These exports earned Australia more than $1b in 2023–24 and are forecast to grow to $1.4b in 2024–25 and $1.7b by 2025–26.

Minerals Council of Australia (MCA) chief executive officer Tania Constable said the federal government’s final budget outcome has again highlighted mining’s importance in sustaining the nation’s economic and fiscal health.

“The budget delivered a $15.8b surplus, a significant increase from the forecast $9.3b in May, highlighting the large forecasting variability experienced in recent years,” Ms Constable said.

“Reduced demand for government programs and services, along with deferred spending, also contributed to this outcome.”

“While it is clear mining remains the cornerstone of the economy, there are distinct challenges emerging, with concerns about economic activity in China and continued global economic and geopolitical uncertainty impacting growth in demand for Australia’s bulk commodities and, subsequently, future budget outcomes.”

Australia vulnerable

The MCA chief said the 2023–24 budget outcome and REQ forecasts reveal the vulnerability of Australia’s economy to fluctuations in commodity prices, highlighting the pressing need for governments to prioritise mining investment to secure the nation’s long-term economic growth and the budget’s fiscal strength.

“With these challenges confronting Australia head-on, it is critically important that governments pursue productivity-enhancing policies that attract investment in mining, create more jobs and increase the nation’s economic resilience to withstand future economic downturns,” Ms Constable said.

“There is no question that the confluence of restrictive policies is placing a mighty burden on the shoulders of Australian businesses at a time when Australia needs more jobs, more opportunity and more economic growth.”

**Data lines:**
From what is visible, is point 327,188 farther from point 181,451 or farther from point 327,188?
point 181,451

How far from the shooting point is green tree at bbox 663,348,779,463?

**Written problem 1:** Duplicate the text on mining and the budget from "The MCA chief" up to and including "budget’s fiscal strength.".
**Written problem 2:** Render this sentence from the text on mining and the budget in Spanish: "Reduced demand for government programs and services, along with deferred spending, also contributed to this outcome."
**Written problem 3:** Write the next part of the text on mining and the budget, beginning after its final sentence.
The listing comes from a separate source, unrelated to the text on mining and the budget.

**Right answer 1:**
The MCA chief said the 2023–24 budget outcome and REQ forecasts reveal the vulnerability of Australia’s economy to fluctuations in commodity prices, highlighting the pressing need for governments to prioritise mining investment to secure the nation’s long-term economic growth and the budget’s fiscal strength.

**Right answer 2:** La menor demanda de programas y servicios gubernamentales, junto con el gasto diferido, también contribuyó a este resultado.

**Right answer 3:**
Minister agrees

Federal Minister for Resources and Northern Australia Madeleine King also highlighted the mining sector’s importance. She said the latest forecasts in the latest REQ reflect this.

“Despite reductions in some bulk commodity prices, there have been record gold prices and ongoing gains in iron ore export volumes,” Minister King said.

“The resources and energy sector continues to underpin Australia’s economy and support more than a quarter of a million direct jobs.”

Ms King added that, although lower world prices are factored into export forecasts, Australian iron ore and LNG continue to support the economies and energy security of Australia’s trading partners.

Demand increasing

The new data has forecast higher demand for resources essential for low-emissions technologies such as copper, aluminium and lithium.

“Lower prices underline the need for government support for our critical minerals sector through policies such as the Critical Minerals Production Tax Incentive,” Minister King said.

“Measures such as the Production Tax Incentive and the newly-established Minerals Security Partnership Finance Network signed with partners such as the United States, India, the Republic of Korea, Japan and the United Kingdom will help create jobs and prosperity for future generations.”